Source: LaVictoire, P., Fallenstein, B., Yudkowsky, E., Barasz, M., Christiano, P., & Herreshoff, M. (2014, July). Program equilibrium in the prisoner’s dilemma via Löb’s theorem. In AAAI Multiagent Interaction without Prior Coordination workshop.
The example you’ve given me shows that agents which implement exactly the same (high-level) algorithm can cooperate with each other. The metric I’m looking for is: how can we decide how similar two agents are when their algorithms are non-identical? Presumably we want a smoothness property for that metric such that if our algorithms are very similar (e.g. only differ with respect to some radically unlikely edge case) the reduction in cooperation is negligible. But it doesn’t seem like anyone knows how to do this.
One way I imagine dealing with this is that there is an oracle that tells us with certainty, for two algorithms and their decision situations, what the counterfactual possible joint outputs are. The smoothness then comes from our uncertainty about (i) the other agents’ algorithms (ii) their decision situation (iii) potentially the outputs of the oracle. The correlations vary smoothly as we vary our probability distributions over these things, but for a fully specified algorithm, situation, etc., the algorithms are always either logically identical or not.
Unfortunately, I don’t know what the oracle would be doing in general. I could also imagine that, when formulated this way, the conclusion is that humans never correlate with anything, for instance.
Hey, a rough point on a doubt I have. Not sure if it’s useful/novel.
Going through the mental processes of a utilitarian (roughly defined) will correlate with others making more utilitarian decisions as well (especially when they’re similar in relevant personality traits and their past exposure to philosophical ideas).
For example, if you act less scope-insensitive, ommission-bias-y, or ingroup-y, others will tend to do so as well. This includes edge cases – e.g. people who otherwise would have made decisions that roughly fall in the deontologist or virtue ethics bucket.
Therefore, for every moment you end up shutting off utilitarian-ish mental processes in favour of ones where you think you’re doing moral trade (including hidden motivations like rationalising acting from social proof or discomfort in diverging from your peers), your multi-universal compatriots will do likewise (especially in similar contexts).

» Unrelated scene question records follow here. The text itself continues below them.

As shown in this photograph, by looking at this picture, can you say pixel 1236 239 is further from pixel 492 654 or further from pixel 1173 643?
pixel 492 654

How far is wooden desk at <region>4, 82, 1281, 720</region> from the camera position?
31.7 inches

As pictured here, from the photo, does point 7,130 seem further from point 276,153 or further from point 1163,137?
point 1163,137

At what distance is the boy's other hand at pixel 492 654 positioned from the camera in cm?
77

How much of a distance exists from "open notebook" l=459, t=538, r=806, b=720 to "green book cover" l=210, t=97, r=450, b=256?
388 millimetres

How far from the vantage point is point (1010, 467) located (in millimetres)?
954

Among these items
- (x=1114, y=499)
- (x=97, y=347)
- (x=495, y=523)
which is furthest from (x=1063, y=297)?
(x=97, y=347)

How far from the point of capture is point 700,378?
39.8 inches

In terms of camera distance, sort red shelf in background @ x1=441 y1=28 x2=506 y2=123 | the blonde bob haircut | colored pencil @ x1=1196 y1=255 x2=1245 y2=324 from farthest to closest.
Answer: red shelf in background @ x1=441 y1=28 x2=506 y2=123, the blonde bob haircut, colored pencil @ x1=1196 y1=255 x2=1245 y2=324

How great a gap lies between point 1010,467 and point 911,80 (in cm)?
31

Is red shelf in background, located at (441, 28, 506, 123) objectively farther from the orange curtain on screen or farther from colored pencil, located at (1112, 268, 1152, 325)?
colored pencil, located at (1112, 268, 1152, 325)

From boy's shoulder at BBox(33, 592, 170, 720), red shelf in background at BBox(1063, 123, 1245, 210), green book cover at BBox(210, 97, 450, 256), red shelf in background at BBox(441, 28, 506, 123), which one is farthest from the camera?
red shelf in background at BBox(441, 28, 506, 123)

(In case it looks like I’m justifying being a staunch utilitarian here, I have a more nuanced anti-realism view mixed in with lots of uncertainty on what makes sense.)
I remain unsure with MSR how to calculate the measure of agents in worlds holding positions to trade with so that we can figure out how much we should acausally trade with each. Also, how to address uncertainty about if anyone will independently arrive at the same position you hold and so be able to acausally trade with you since you can’t tell them about what you would actually prefer.
I still have doubts as to whether you should pay in Counterfactual Mugging since I believe that (non-quantum) probability is in the map rather than the territory. I haven’t had the opportunity to write up these thoughts yet as my current posts are building up towards it, but I can link you when I do.